More Poor Rock Chutes at the Quincy No.2 Rockhouse
More Poor Rock Chutes
At the other end of the rail spur opening are two other chutes dropping down from the ceiling. The one to the right was attached to a small silo (which can be seen just behind it) holding the crushed poor rock produced by the poor rock floor crusher. The one on the left is yet another poor rock chute coming down from the poor rock level – though its exact purpose is a mystery to me.

In addition to the chutes there was yet another method in which cars could be loaded along this rail spur. That was through the use of a pair of overhead cranes which entered this space from the adjacent shafthouse…
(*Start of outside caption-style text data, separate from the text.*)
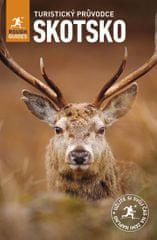 kolektiv autorů: Skotsko - Turistický průvodce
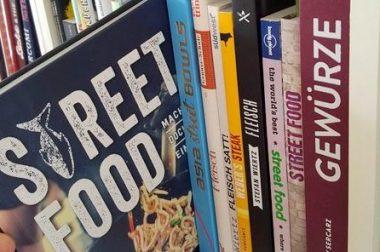 Einfache Streetfood-Rezepte für jedermann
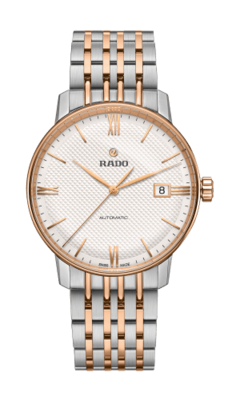 Coupole Classic White Dial 38MM Automatic R22860067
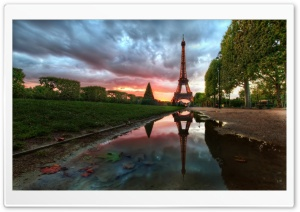 Paris Reflections HD Wide Wallpaper for 4K UHD Widescreen desktop & smartphone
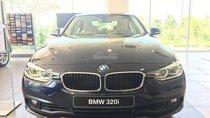 Giảm 90 triệu khi mua BMW 320i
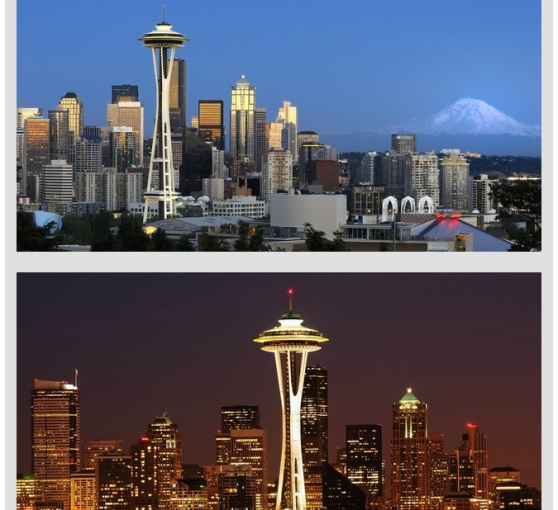 Seattle-Space-Needle-Content-Page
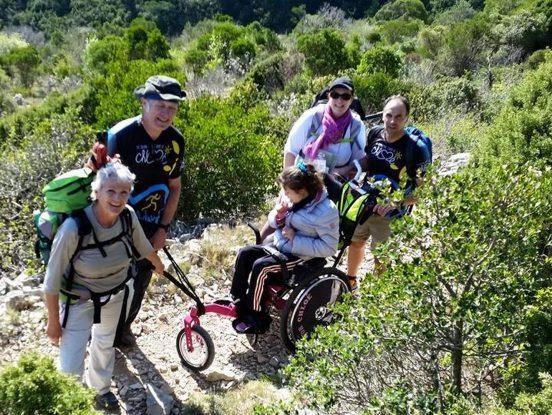 Personne handicapée à la montagne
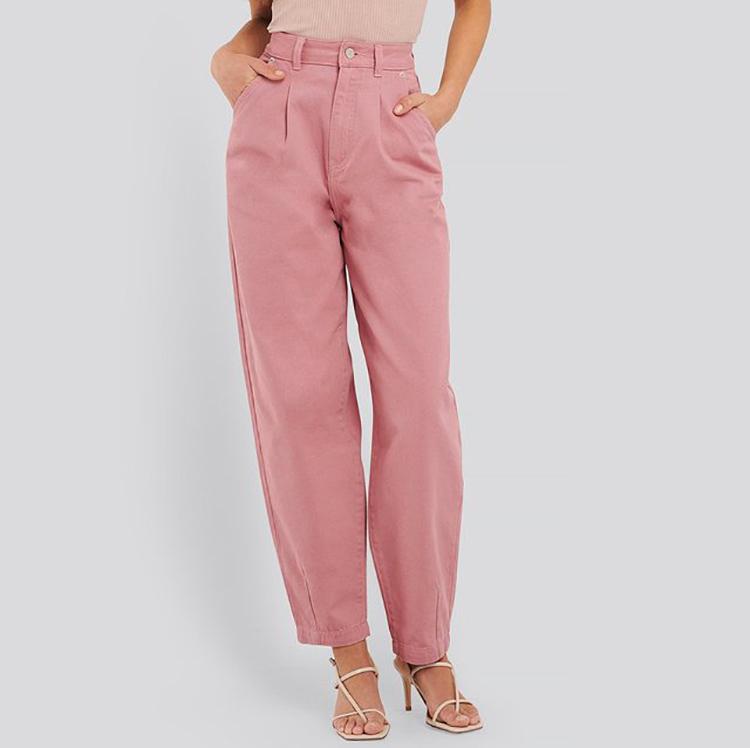 Vide lyserøde jeans til kvinder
The Rail Cranes at the Quincy No.2 Rockhouse
The Rail Cranes
Those cranes were simple crane blocks attached to trolleys riding along I beams extending over the rail spur.  The chains and trolleys are now gone, but the I Beams on which they once ran can still be seen running across the space just above the rock car. Originally these cranes would have passed into the adjacent shafthouse through a large opening – an opening now boarded up and covered as seen above. Behind that newly added wall stands the skip road itself and a large concrete ramp on which various items brought up from the underground could be dumped. These items included spent drill bits, various tools, timbers, and the occasional large piece of mass copper. Any of those items could then be loaded up on the overhead cranes and brought over this rail spur to be loaded onto rail cars.

Of course no tour of a shaft/rockhouse would be complete without a look at the portion of the building dedicated to the shaft itself – which sits just behind this faux wall. Its into that space that we head next…

To Be Continued…

Be sure to check out the other parts in this series:
Part One Part Two Part Three Part Four

Discuss…

  1. I really need to get up there and do some exploring

  2. I loved living in Laurium and the Copper Country for 16 years. Wish you could note who the current owners are of those beautiful homes.
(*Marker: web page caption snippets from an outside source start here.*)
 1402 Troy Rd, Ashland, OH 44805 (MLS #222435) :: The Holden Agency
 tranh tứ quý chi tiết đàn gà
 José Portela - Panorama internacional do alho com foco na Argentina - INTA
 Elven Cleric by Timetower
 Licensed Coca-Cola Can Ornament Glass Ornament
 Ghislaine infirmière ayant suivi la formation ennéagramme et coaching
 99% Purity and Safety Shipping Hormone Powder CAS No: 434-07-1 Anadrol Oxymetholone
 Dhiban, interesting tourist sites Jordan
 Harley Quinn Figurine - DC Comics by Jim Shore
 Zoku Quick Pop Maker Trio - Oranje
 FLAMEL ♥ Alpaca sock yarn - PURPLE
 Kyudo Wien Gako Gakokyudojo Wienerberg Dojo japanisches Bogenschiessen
  3. I’m guessing they did not use a locomotive to load the cars. More likely the track had a slight grade, the locomotive would push the cars under the rockhouse and leave, the mine workers would use the handbrake to roll the cars under the loading suites.
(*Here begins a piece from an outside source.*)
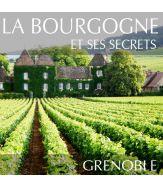 Secrets des vins de Bourgogne à Grenoble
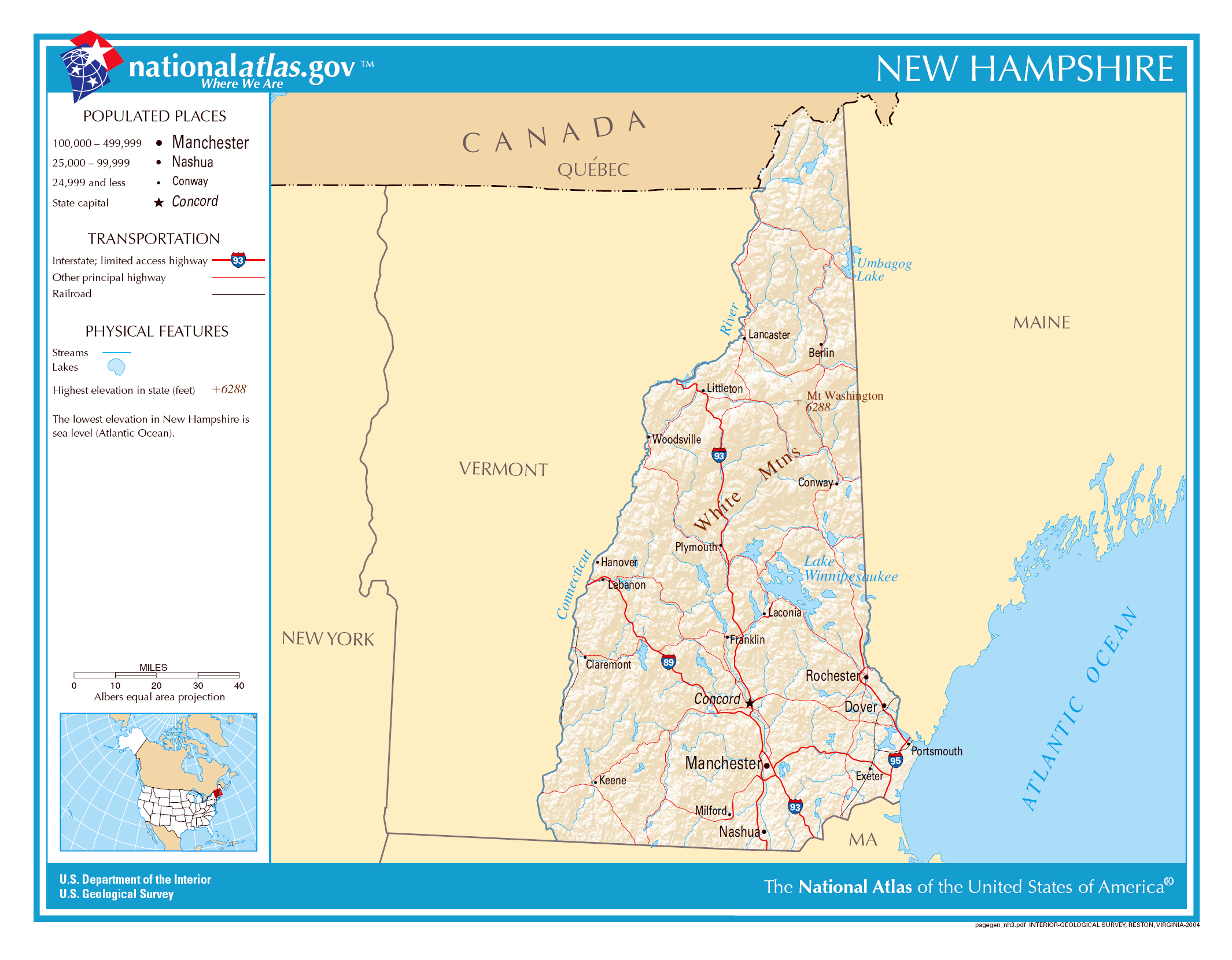 Large detailed map of New Hampshire state New Hampshire state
  4. After looking at the intricate design and Innovation that Quincy pioneered it is no wonder to me that they were the most profitable company in the region. Is it a fair assumption that Quincy had the highest incidence of mass copper due to the load it was working? As usual Mike this group of articles is so intriguing! Thank you!
    Gator

  5. Quincy was only the most profitable in the region back in the 1860s, as they were one of the first to successfully work “non-mass” copper (conglomerate/amygdaloid). After that they were far exceeded by Calumet and Hecla, who were sitting on the mother lode. The great engineering you see resulted from competition and declining copper prices – they had to reduce operating costs wherever possible to remain in operation. The size of the shaft/rock-house and hoist at Quincy #2 were designed for efficiency, not giant production. Other mines to the North were using way more power and hoisting way more rock (Calumet, Tamarack, Ahmeek, etc.). What was remarkable about Quincy was that they managed to stay profitable for so many years and not be bought out – while all other mines in the region became part of C&H (North of Hancock) or Copper Range (South of Hancock) or just closed. What’s remarkable today is the amount of equipment and structures that remain. While the industrial powerhouse of Calumet had most of the equipment scrapped (like most of the other mines), Quincy was kind of planning to return to operation someday. Then eventually the property was secured and now Quincy is the largest collection of industrial ruins in the area.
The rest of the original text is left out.